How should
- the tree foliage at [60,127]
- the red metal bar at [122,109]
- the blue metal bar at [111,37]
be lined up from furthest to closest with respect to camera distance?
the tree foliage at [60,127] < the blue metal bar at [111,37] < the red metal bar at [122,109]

> What is being asked
Recast the records above as a two-column CSV with the header record_text,record_answer. Give one row per record, putting each record's text and its answer in a single quoted field and replacing any line breaks with spaces.

> Exercise answer
record_text,record_answer
"How should - the tree foliage at [60,127] - the red metal bar at [122,109] - the blue metal bar at [111,37] be lined up from furthest to closest with respect to camera distance?","the tree foliage at [60,127] < the blue metal bar at [111,37] < the red metal bar at [122,109]"